Presidents thus enter office burdened with campaign instincts, not governing ones; with a team that may lack experience in the tasks at hand; and with a long list of promises to keep to voters. In such a situation, patience would seem to be called for. That was Eisenhower’s advice: “You do not lead by hitting people over the head. Any damn fool can do that, but it’s usually called ‘assault,’ not ‘leadership.’ I’ll tell you what leadership is. It’s persuasion, and conciliation, and education, and patience. It’s long, slow, tough work. That’s the only kind of leadership I know, or believe in, or will practice.”

Except, as Lyndon Johnson warned, new presidents only have a year before Congress starts thinking about midterms, which makes bold or bipartisan action difficult. David Broder of The Washington Post characterized Johnson’s first-100-day freneticism as a “half-mad, half-drunk Texas square dance, with Johnson, the fiddler and caller, steadily increasing the tempo, speeding up the beat.” That was before the era of hyperpartisanship, which has made presidential honeymoons short or nonexistent. No president wants to boast at his day-100 interview, “We’ve really made some strides in mastering organizational capacity and creating flow in our lines of authority.”

The push to meet expectations set during the campaign encourages frantic behavior. Harried aides cook up executive orders—even if the president campaigned against them and even if they don’t actually do much. Trump’s early days were a flurry of such actions. The cameras were called in and the theme music was cued, but several of his executive actions merely instructed agencies to look at problems and issue reports. I alone can PowerPoint it! Others, such as the travel ban, the exclusion of transgender people from the military, and tariffs on steel and aluminum, were poorly vetted and incited massive backlashes.

We all know what this desire to execute looks like in our own lives. The president is the jumpy man who presses the elevator button a second time, then a third time—with his umbrella. It feels good.
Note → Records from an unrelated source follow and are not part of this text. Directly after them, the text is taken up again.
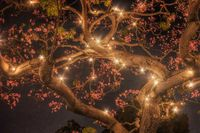 The Twinkling Tabebuia Tree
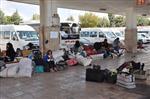 OTOBÜS BİLETLERİ - Terminalde Suriyeli Hareketliliği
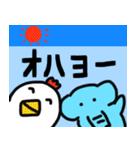 たまぞー&ピピちゃんのゆるいスタンプ(個別スタンプ:01)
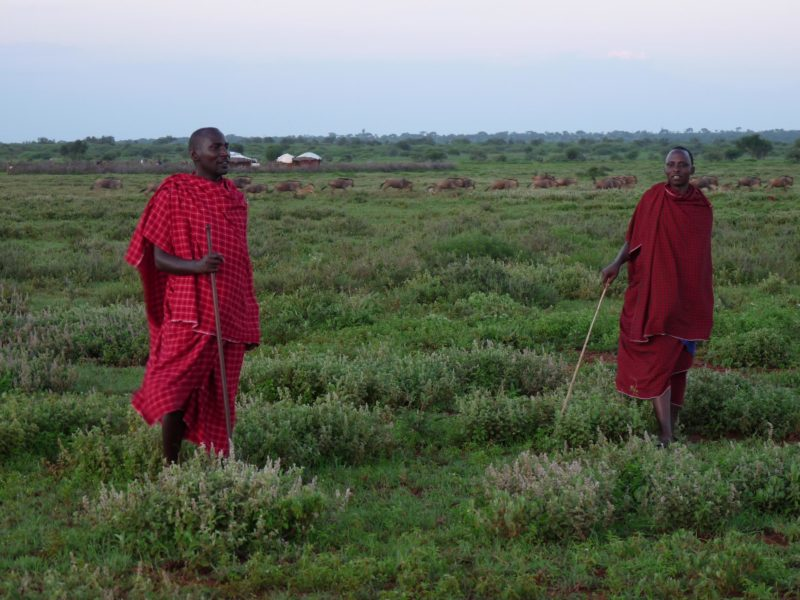 The Ujamaa Community Resource Team works with more than 70 communities in northern Tanzania, helping them own and manage their land, benefiting both people and wildlife.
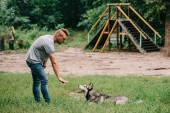 Photo cynologist and husky dog training lying command with hand gesture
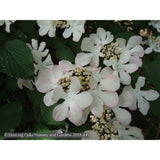 Shrubs ~ Viburnum plicatum f. tomentosum 'Pink Beauty', Pink Beauty Japanese Snowball ~ Dancing Oaks Nursery and Gardens ~ Retail Nursery ~ Mail Order Nursery
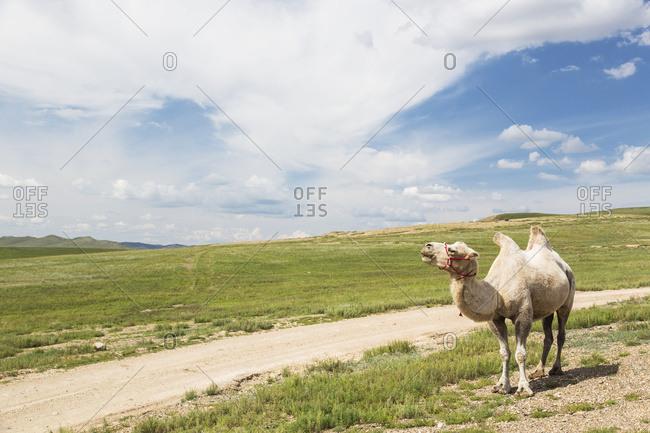 A camel standing beside a dirt road; Ulaanbaatar, Ulaanbattar, Mongolia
It looks like action. But the elevator does not move faster.

III. An Unfathomable Psychological Squeeze

The former White House photographer Pete Souza’s book, a collection of more than 300 photos of Barack Obama’s presidency, is a tour through the psychological landscape of the office. President Obama stands by the bedside of wounded soldiers he sent into battle and in the ruins left by natural disasters. He counsels his daughter from a seat on the backyard swing while on television oil oozes from the Deepwater Horizon spill. He sits, leans, and paces through endless meetings. He plays host—to the Chinese president, the Israeli premier, Bruce Springsteen, Bono, kids in Halloween costumes, African American boys and girls.

The presidential brain must handle a wider variety of acute experiences than perhaps any other brain on the planet. Meanwhile, the president lives in a most peculiar unreality. His picture is on almost every wall of his workplace. The other walls contain paintings of the men who achieved greatness in his job, as well as those who muddled through. It’s like taking a test with your competition’s scores posted around you.